-- Exercise description --
According to the news article below, at which park did the Highcrest Middle School Kick It For Children's Cancer tournament debut?
::: Passage provided :::
June 19, 2013 | Posted by Joe Coughlin, Editor, The Wilmette Beacon
Only a fifth-grader, Reese Dekker has seen the face of cancer, and it smiled brilliantly. Reese has tagged along -and even brought friends -with her mother, Barrie, for a photoshoot with the organization Flashes of Hope, a nonprofit dedicated to developing uplifting portraits of children fighting life-threatening illnesses, specifically cancer.
Inspired by the experience, Reese got herself in the game. She partnered with fellow fifth-grader Emmett Burnside to spearhead the Highcrest Middle School Kick It For Children's Cancer, a kickball tournament, which debuted Thursday, June 13, at Howard Park in Wilmette.
Reese heard the story about a 10-year-old, cancer-stricken boy who loved kickball and is credited for founding Kick It to use his favorite game to accelerate a cure for the disease.
"I heard about it and I really, really like the idea of playing kickball to raise money for kids’ cancer research," Reese said.
::: Supplied records :::
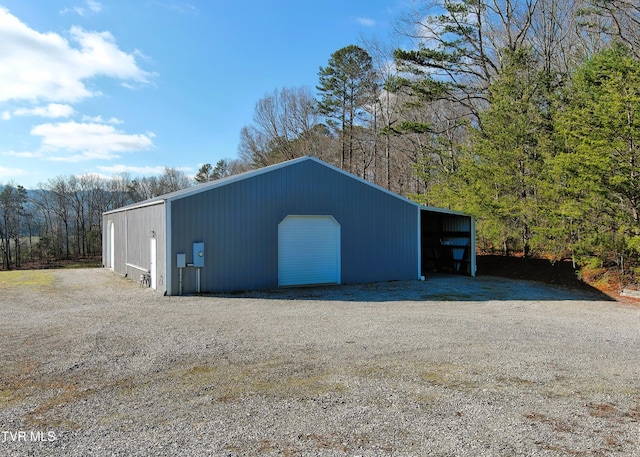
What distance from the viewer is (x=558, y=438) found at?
A: 2.90 meters

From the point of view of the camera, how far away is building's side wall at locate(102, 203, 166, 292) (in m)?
9.84

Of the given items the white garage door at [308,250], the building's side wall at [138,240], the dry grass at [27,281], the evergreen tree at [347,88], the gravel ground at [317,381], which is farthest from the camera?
the evergreen tree at [347,88]

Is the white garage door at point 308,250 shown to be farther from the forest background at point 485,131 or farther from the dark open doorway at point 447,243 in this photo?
the forest background at point 485,131

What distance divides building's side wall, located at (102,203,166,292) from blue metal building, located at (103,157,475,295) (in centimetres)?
3

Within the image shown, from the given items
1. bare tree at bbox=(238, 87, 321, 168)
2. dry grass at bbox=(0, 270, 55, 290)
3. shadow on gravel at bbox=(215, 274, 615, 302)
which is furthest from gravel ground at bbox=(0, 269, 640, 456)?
bare tree at bbox=(238, 87, 321, 168)

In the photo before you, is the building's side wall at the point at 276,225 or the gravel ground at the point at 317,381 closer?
the gravel ground at the point at 317,381

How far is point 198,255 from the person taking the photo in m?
9.56

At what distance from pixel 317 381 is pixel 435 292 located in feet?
23.1

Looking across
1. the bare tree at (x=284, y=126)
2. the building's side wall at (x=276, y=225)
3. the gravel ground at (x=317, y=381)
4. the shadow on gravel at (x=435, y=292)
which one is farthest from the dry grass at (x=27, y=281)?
the bare tree at (x=284, y=126)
:::
-- Written solution --
Howard Park in Wilmette.